→ **Given text**
I've tried but I cannot find how to set the resource share by project in BOINC Manager. Help!!
|
|
|
|
"Resource Share" is a project setting.
http://boinc.berkeley.edu/wiki/preferences
It can be set either at:
- the project's website (and then issue an Update command in BOINC), or
- if you use an account manager (like BOINCStats), you can set it there (and then issue an Update command in BOINC).
It can even be set "per venue/location", but I don't use venues/locations to do my settings. |
|
|
tomba Send message
Joined: 21 Feb 09 Posts: 497 Credit: 700,690,702 RAC: 0 Level
Scientific publications
|
"Resource Share" is a project setting.
Ah! It's not a BOINC Manager setting.
I have GPUGrid @ 100% and Einstein @ 1% (it does not like 0%), so I guess I'm OK for the eventual return to normal of GPUGrid!
|
|
|
|
...and Einstein @ 1% (it does not like 0%)
Can you please explain?.
You should be able to put 0, click "Update preferences", and then it'll show "---" meaning "it is now set as a backup project". |
|
|
tomba Send message
Joined: 21 Feb 09 Posts: 497 Credit: 700,690,702 RAC: 0 Level
Scientific publications
|
...and Einstein @ 1% (it does not like 0%)
Can you please explain?.
You should be able to put 0, click "Update preferences", and then it'll show "---" meaning "it is now set as a backup project".
The first time I tried it it would not let me enter a "0". Just tried it again and it did!! And it now shows --- |
|
|
|
Yes its definate running with 0%, its working here too. I would prefer to run POEM as backup but they have two Problems.

→ **Prompt 1**
Give everything in the rows from the line containing "What is the distance [585,465]" down to the end of the rows as a Markdown table with the columns Nr and Line, leaving out blank lines.

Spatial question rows

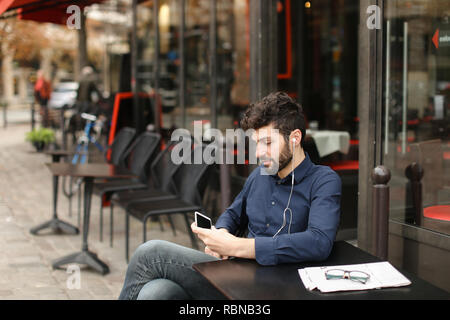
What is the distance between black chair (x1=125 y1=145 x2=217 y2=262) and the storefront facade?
776 millimetres

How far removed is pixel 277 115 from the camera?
253 centimetres

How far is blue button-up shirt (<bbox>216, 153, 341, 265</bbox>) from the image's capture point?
2.26 metres

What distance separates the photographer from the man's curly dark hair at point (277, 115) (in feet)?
8.30

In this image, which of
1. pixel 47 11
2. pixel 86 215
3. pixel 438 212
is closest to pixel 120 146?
pixel 86 215

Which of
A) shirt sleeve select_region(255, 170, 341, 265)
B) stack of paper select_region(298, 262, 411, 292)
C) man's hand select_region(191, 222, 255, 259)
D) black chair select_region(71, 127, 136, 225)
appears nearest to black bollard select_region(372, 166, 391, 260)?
shirt sleeve select_region(255, 170, 341, 265)

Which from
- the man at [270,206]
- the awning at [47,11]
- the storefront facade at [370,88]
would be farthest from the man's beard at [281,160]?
the awning at [47,11]

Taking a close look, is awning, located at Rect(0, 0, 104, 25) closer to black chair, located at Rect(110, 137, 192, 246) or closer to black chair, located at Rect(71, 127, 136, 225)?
black chair, located at Rect(71, 127, 136, 225)

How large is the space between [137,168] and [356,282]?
4.39 m

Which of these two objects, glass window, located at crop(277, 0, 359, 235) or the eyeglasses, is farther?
glass window, located at crop(277, 0, 359, 235)

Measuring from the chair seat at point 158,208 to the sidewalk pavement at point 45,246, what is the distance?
508mm

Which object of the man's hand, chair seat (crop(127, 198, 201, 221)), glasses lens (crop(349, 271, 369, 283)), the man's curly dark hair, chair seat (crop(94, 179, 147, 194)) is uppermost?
the man's curly dark hair

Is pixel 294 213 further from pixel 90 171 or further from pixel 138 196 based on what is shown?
pixel 138 196
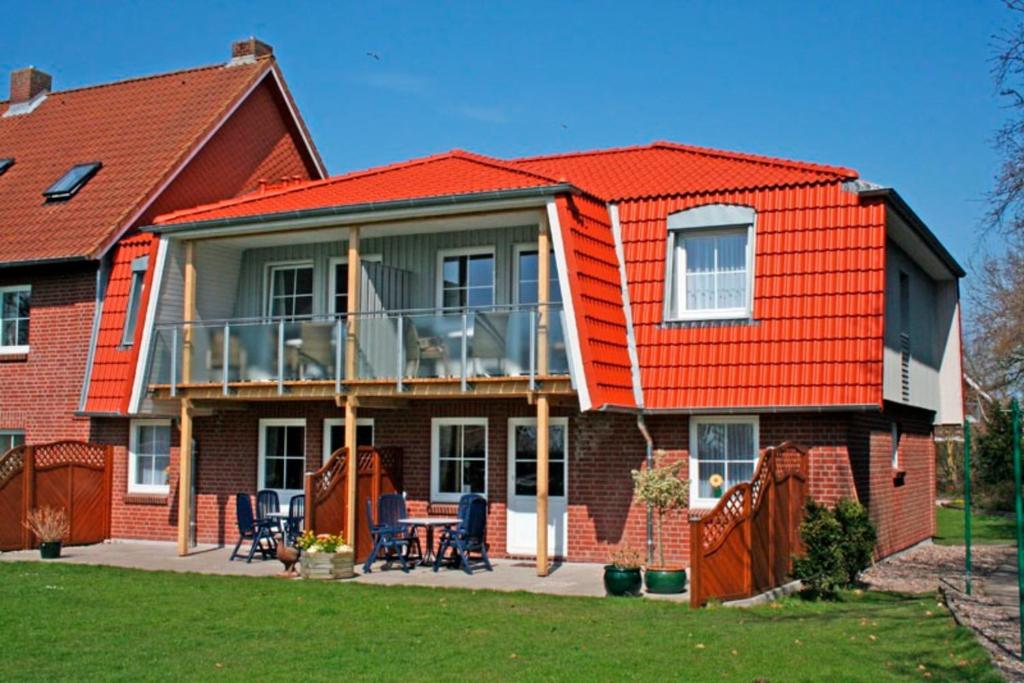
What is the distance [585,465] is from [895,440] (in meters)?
6.42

→ **Prompt 2**
Please write out the passage of the BOINC resource share thread running from "It can even" down to "BOINC Manager setting.", word for word.

→ **Expected answer 1**
| Nr | Line |
|---|---|
| 1 | What is the distance [585,465] is from [895,440] (in meters)? |
| 2 | 6.42 |

→ **Expected answer 2**
It can even be set "per venue/location", but I don't use venues/locations to do my settings. |
|
|
tomba Send message
Joined: 21 Feb 09 Posts: 497 Credit: 700,690,702 RAC: 0 Level
Scientific publications
|
"Resource Share" is a project setting.
Ah! It's not a BOINC Manager setting.